WORK INSTRUCTIONS: Reproduce the entire listing below, requests included, multiplying every point coordinate in the answers by 2.4 and rounding each result to a whole number, with halves rounded up.

################

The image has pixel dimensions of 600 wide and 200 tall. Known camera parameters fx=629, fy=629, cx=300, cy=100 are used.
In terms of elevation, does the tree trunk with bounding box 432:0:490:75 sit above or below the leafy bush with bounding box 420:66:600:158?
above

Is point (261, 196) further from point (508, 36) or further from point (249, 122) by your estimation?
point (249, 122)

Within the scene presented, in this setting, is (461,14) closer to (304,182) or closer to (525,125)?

################

PROBLEM SOLUTION:
The image has pixel dimensions of 600 wide and 200 tall. Known camera parameters fx=629, fy=629, cx=300, cy=100 are used.
In terms of elevation, does the tree trunk with bounding box 432:0:490:75 sit above or below the leafy bush with bounding box 420:66:600:158?
above

Is point (261, 196) further from point (508, 36) or further from point (249, 122) by your estimation?
point (598, 293)

Within the scene presented, in this setting, is (461,14) closer to (304,182) or closer to (525,125)?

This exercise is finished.